**What is expected:** Please print the passage on bounce messages word for word, starting at "5 thoughts on" and ending at "your spam filters.".

**Text passage:**
····················
Thought: would it be possible to implement an extension to Thunderbird which recognised genuine bounce messages and flagged them up? The only way I can see this working is by correlating the recipient to which the bounce message relates against the To/CC/BCC headers of recently-sent email.

The problem is that, as far as I can see, there’s no standard header in bounce messages which tells you the failed email address. Even the From: address of the bounce isn’t guaranteed to be at the same domain.

For example, if you send mail to thiswillbounce@gerv.net, then you’ll get a bounce message back from Mail Delivery System <Mailer-Daemon@tuschin.blackcatnetworks.co.uk> – nothing to do with gerv.net. The only new header seems to be X-Failed-Recipients: markham-gerv-thiswillbounce@tuschin.blackcatnetworks.co.uk – again, you can’t get thiswillbounce@gerv.net from that.

Sometimes, you do get a full copy of the original message, so in that case you can grep for the To or CC lines. But I think that, even for those MTAs which send you back a copy, some send it back inline and others as an attachment. More places to look. Of course, if we signed all our email, we could look for our own signature on the bounced copy…

I suspect one would be reduced to parsing the body and looking for common text for each major brand of mail server software (“Your message to x@y.com has…”). But, given that such messages are customisable and localisable, that also seems to me like a hiding to nothing.

Do we need an X-Failed-Recipient: header which gives the exact original email address from the To:/CC:/envelope? That way, fake bounces could be binned.

Even if we had that, we also still have the problem of defining “recently sent email”. I have two machines from which I access my IMAP accounts. They have different address books, and Collected Addresses. The only way to know who I’ve emailed in the past week is to search my sent-mail folder. This is all beginning to sound like a Fairly Hard Problem.

5 thoughts on “Did You Get My Mail?

  1. There is actually a standard for doing this kind of thing – RFC 1891. It includes specifying the original recipient at the SMTP level, as well as identifying a particular message. It also defines a format for bounce messages which is easily parsable. Unfortunately not all that many servers support it.

    If you’re reduced to parsing bounce messages, I would have thought the best way to do that would be to look for the message-id, which should be unique for each message, and should make it easier to match up with an outgoing message. But that still has the problems you mention…

  2. That reminds me, did you get my last relicensing patch I sent you. I’m not sure of the date but it was before you went away. I’m worried it my have got caught by your spam filters.

  3. Michael is right: it wouldn’t be too hard to write code to find the Message ID in the body of the bounce. So the only remaining problem is a canonical list of message IDs for messages sent by a particular user. Each client would need to keep its own cache based on regularly checking the sent-mail folder, and also intercepting all mail sends (to make sure you caught the immediate-bounce case)…
····················
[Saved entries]
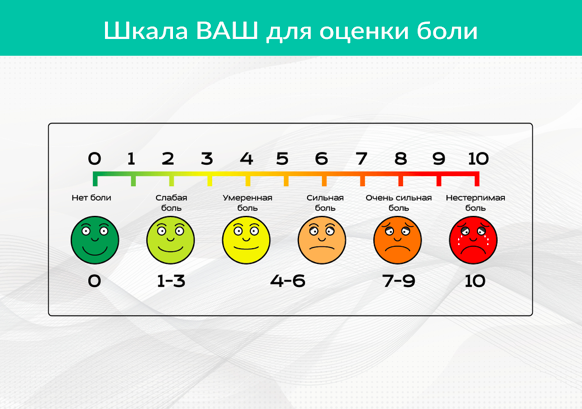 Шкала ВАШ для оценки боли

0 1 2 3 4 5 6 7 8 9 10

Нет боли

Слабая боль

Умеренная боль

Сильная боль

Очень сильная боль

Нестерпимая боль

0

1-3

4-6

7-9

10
····················
**Exercise output:**
5 thoughts on “Did You Get My Mail?

  1. There is actually a standard for doing this kind of thing – RFC 1891. It includes specifying the original recipient at the SMTP level, as well as identifying a particular message. It also defines a format for bounce messages which is easily parsable. Unfortunately not all that many servers support it.

    If you’re reduced to parsing bounce messages, I would have thought the best way to do that would be to look for the message-id, which should be unique for each message, and should make it easier to match up with an outgoing message. But that still has the problems you mention…

  2. That reminds me, did you get my last relicensing patch I sent you. I’m not sure of the date but it was before you went away. I’m worried it my have got caught by your spam filters.